Cada vez que se produce un descubrimiento y/o logro científico en el ámbito experimental y/o aplicado, la prensa repite las mismas cuatro o cinco frases, entre las que destacan:
- “Jugar a ser Dios”,
- “Genio o monstruo”,
- “Esto supone un antes y un después”,
sin olvidar, por supuesto, una serie de errores de comprensión, un puñado de matices ignorados y un amplio repertorio de reflexiones de sobremesa acerca de los límites éticos que deberían regir las investigaciones para proteger a la humanidad de su propia curiosidad.
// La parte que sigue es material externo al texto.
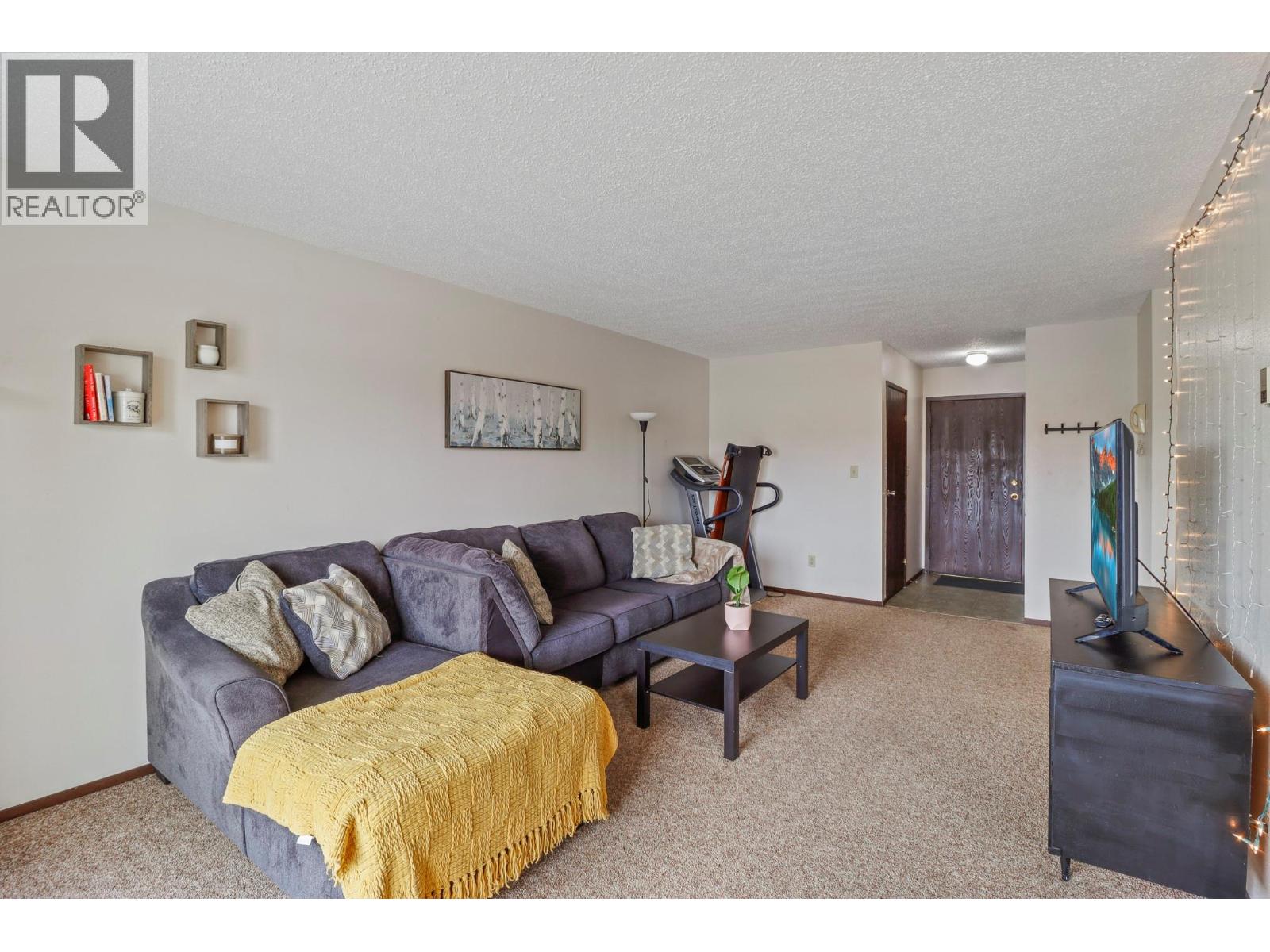 2015 2 Street N Unit# 1416, Cranbrook, British Columbia  V1C 3L4 - Photo 9 - 10383645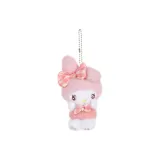 Милый Is Justice-My Melody Charm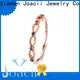 quality gemstone rings manufacturer for girlfriend 1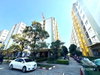 listing thumbnail image 9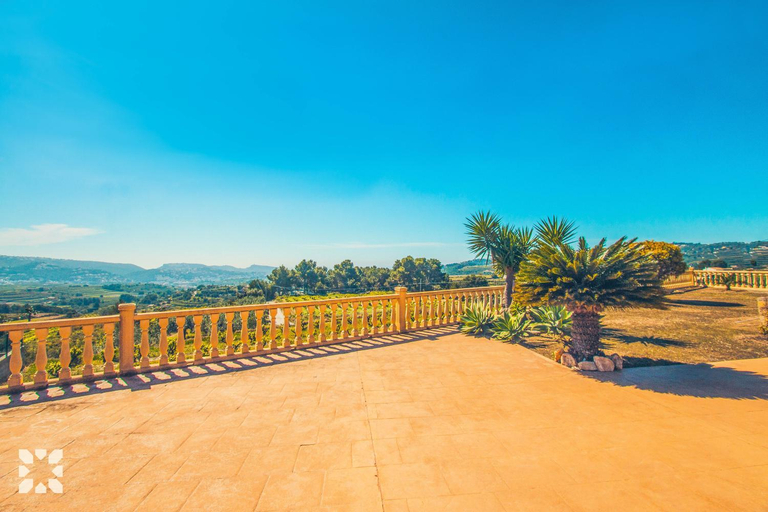 Nearby attraction 2, Villa Azalea by Abahana Villas, Alicante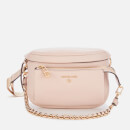 MICHAEL MICHAEL KORS Women's Slater Medium Sling Pack - Soft Pink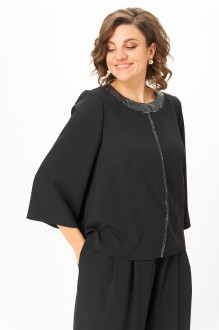 Дали 5803 двойка #2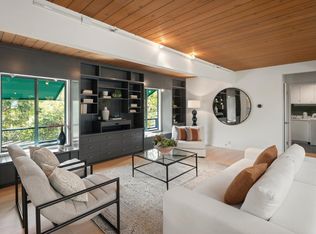 30 Minoca Rd, Portola Valley, CA 94028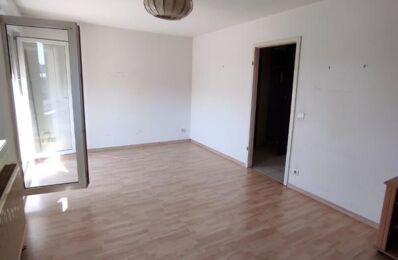 vente appartement 129 000 € à proximité de Betschdorf (67660)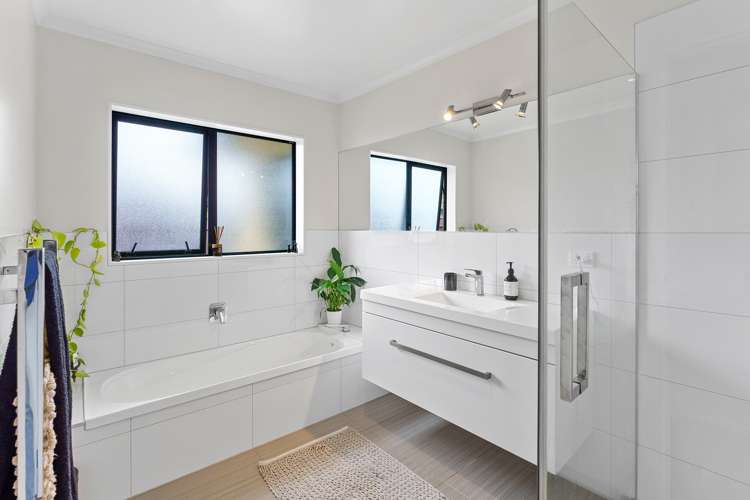 8 Moy Place Otaki_14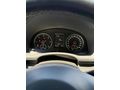 2012 Cady combi 1.6 TDI TRENLİNE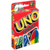 uno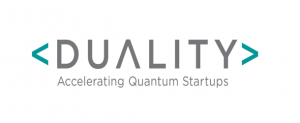 Quantum News Briefs January 12: Infleqtion’s milestone year of 2022; Lawrence Gasman says Chinese scientists’ claims for new quantum code-breaking algorithm are ‘catastrophic’ if true; Duality quantum accelerator opens applications for third cohort of startups + MORE Clocks PlatoBlockchain Data Intelligence. Vertical Search. Ai.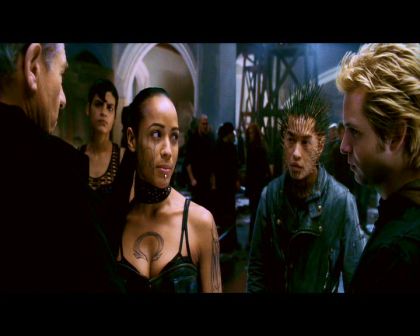 PDVD_608.jpg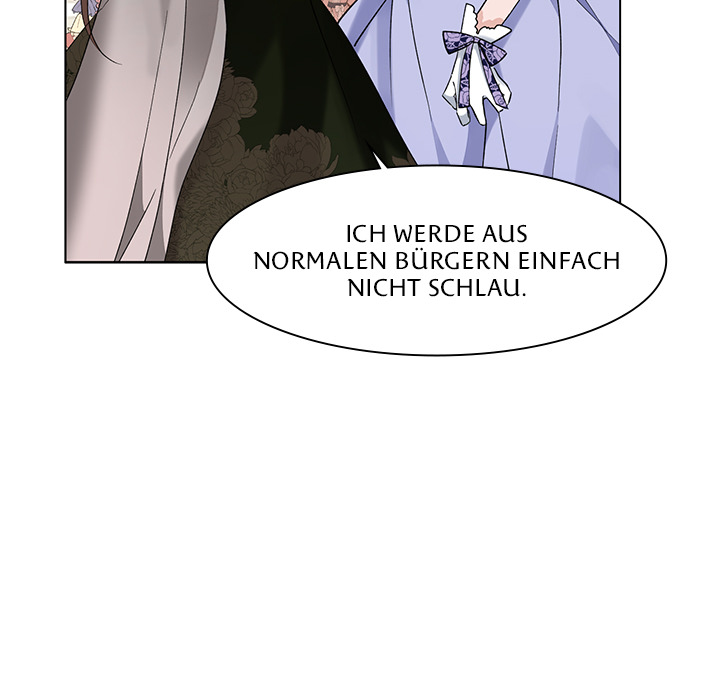 Ich bin die Frau des verdorbenen Nebencharakters - episode 6 - 66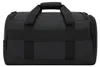 Sporttasche Damen Herren 31 L, Reisetasche mit Schuhfach, Produktbild-Vorschau 10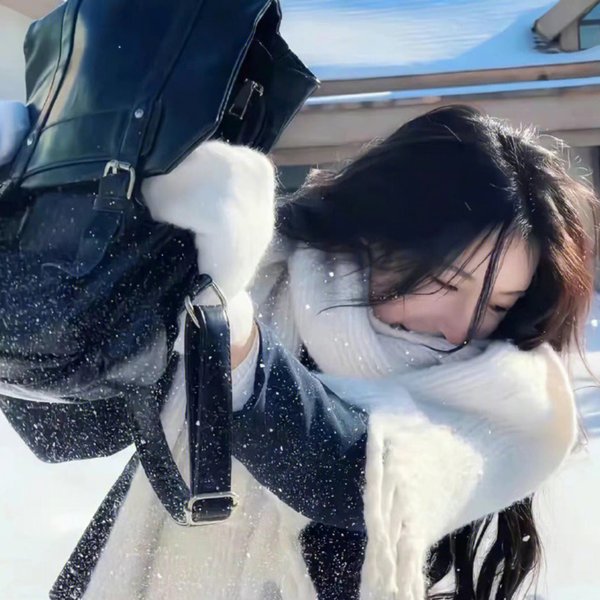 来电的感觉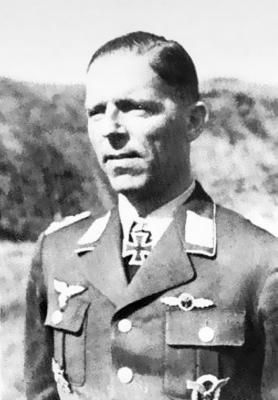 Константин Залесский - Люфтваффе. Военно-воздушные силы Третьего рейха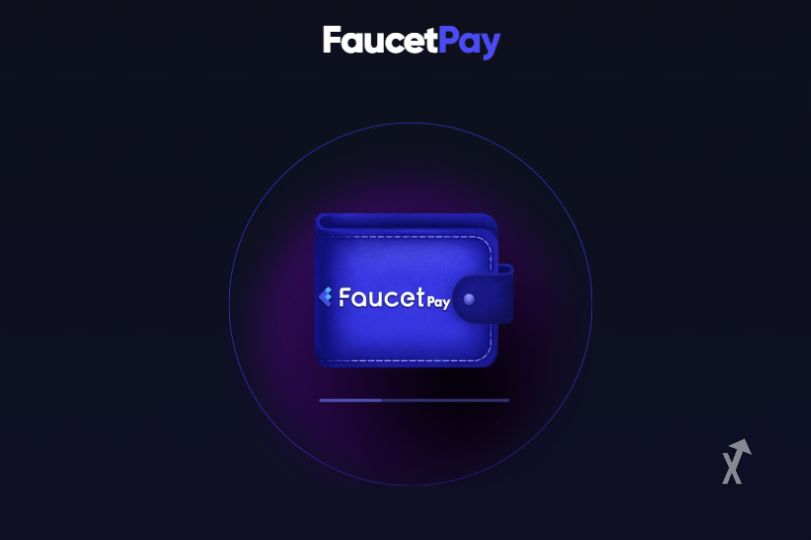 faucet pay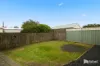 8 Alexandra Road, Ulverstone, Tas 7315-Image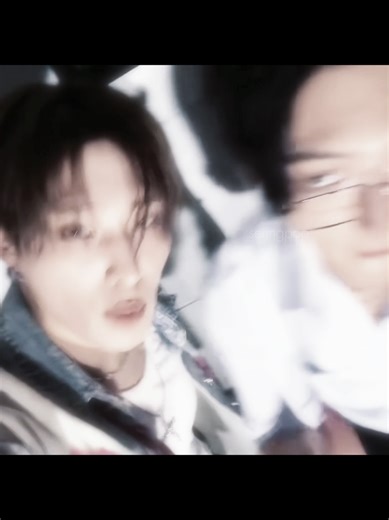 「 #keeho × #mingi 」 double kill 🔪 🫣 ----------------------------------------------------------------------------------------------------------- ‐ @ATEEZ_Official @P1Harmony ‐ » 〰️ ❕️❕️❕️ ----------------------------------------------------------------------------------------------------------------------------------------------------------------------------------------------------------------------------------------------------------- mingi mingi mingi mingi mingi mingi mingi mingi mingi mingi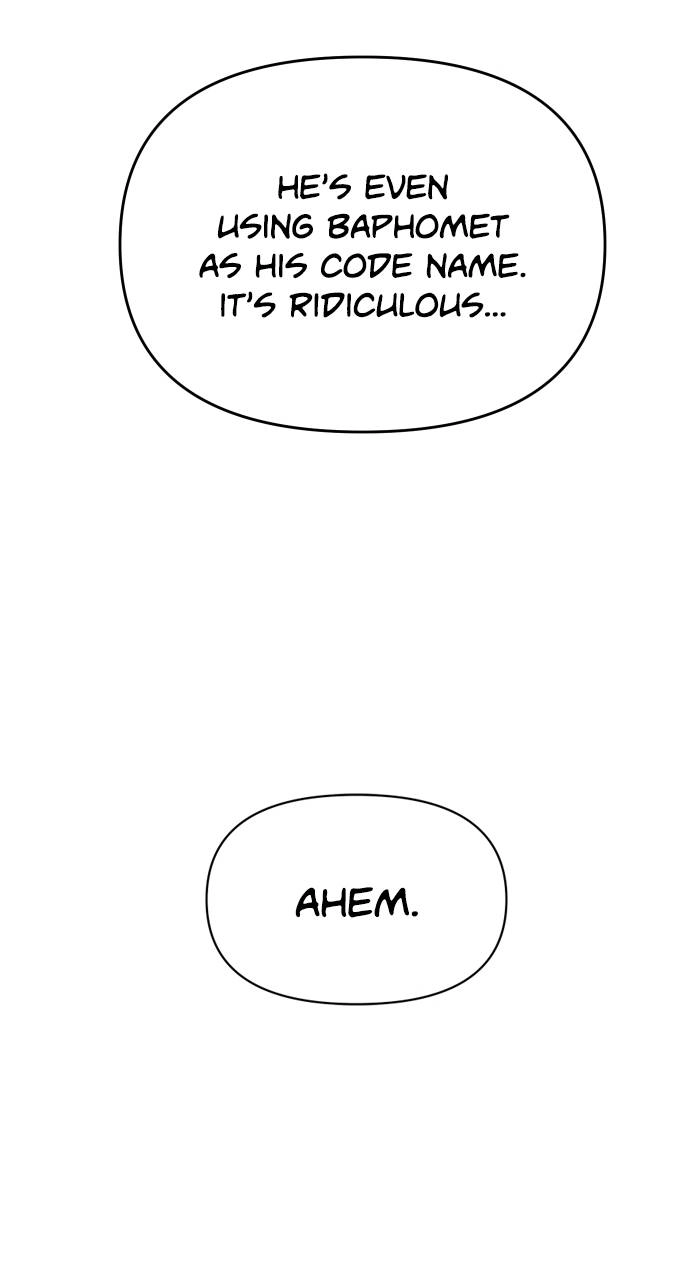 I Was the Final Boss Chapter 5 – Orientation (1) Page 95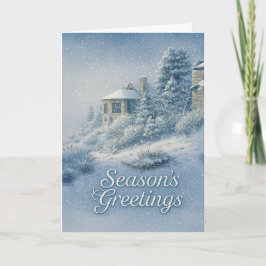 Activiteiten in de omgeving van Nostalgic North Ri Feestdagen Kaart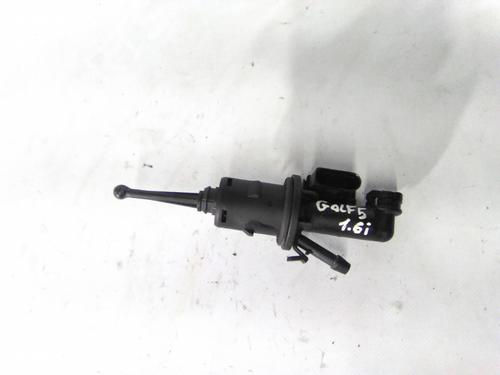 Used Clutch pedal VW GOLF V (1K1) 1.6 (102 hp) 19871286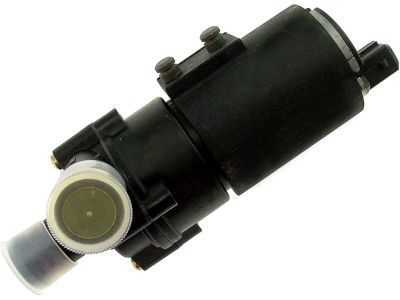 GM 10438993 Auxiliary Pump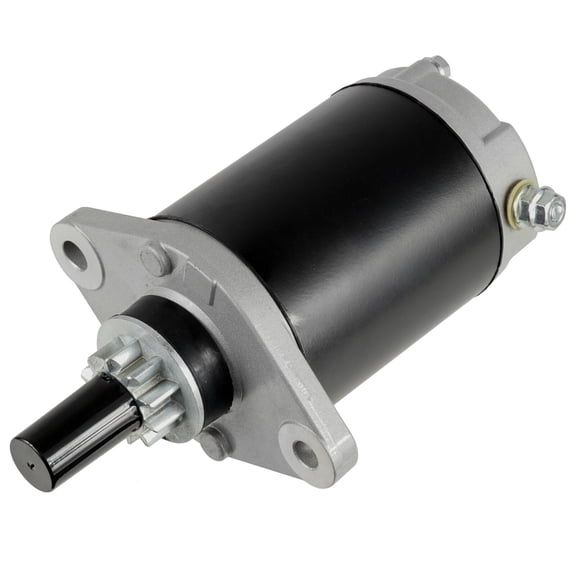 NEW Starter for Tecumseh OHV17 / OHV170 / OHV175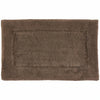 A&H Must Bath Rug in 771 Funghi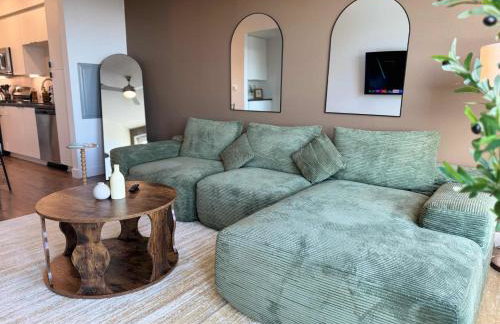 Bright Home 10 Min to Disneyland Pool & GYM - Foto 53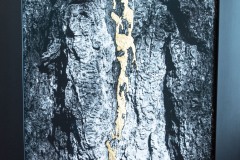 Kintsugi-III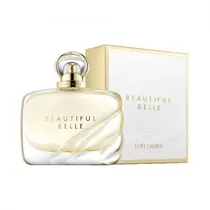 Perfume Estee Lauder Beautiful Belle Edp Feminino 100ML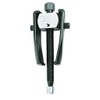 Proto J4053 Pulley Puller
La ciencia teórica, al no producir ningún engendro tangible (y a pesar de que gracias a ella se planifican los experimentos a partir de los cuales surgen engendros tangibles como la bomba atómica o la oveja Dolly) se ve libre de este tipo de debates estériles que acosan a la investigación experimental. Las supercuerdas no parecen ser el tipo de cosas que amenazan nuestra vida cotidiana… a menos que alguien encuentre la forma de ahorcarnos con ellas
En cambio, desde que el primer homínido encendió una llama, no faltó algún homo deploratio que elevara su queja ante la afrenta que ello supuso al orden natural (o divino, suponiendo que ya hubiese alcanzado ese nivel de pensamiento), anunciando terribles cataclismos flamígeros en el que el planeta entero se vería consumido por un gigantesco incendio desatado por la chispa del ingenio. Asimismo, se condenó la osadía de intentar crear aparatos voladores (“si Dios hubiese querido que voláramos, nos habría dado alas”, solía ser el argumento), se vaticinó el fin del mundo provocado por la energía nuclear que abastece de luz nuestros hogares y, ahora, se predice nuestra aniquilación a manos de un ejército de cyborgs, clones y mutantes comandados por Darth Vader, Roy Batty y Ramón Yarritu.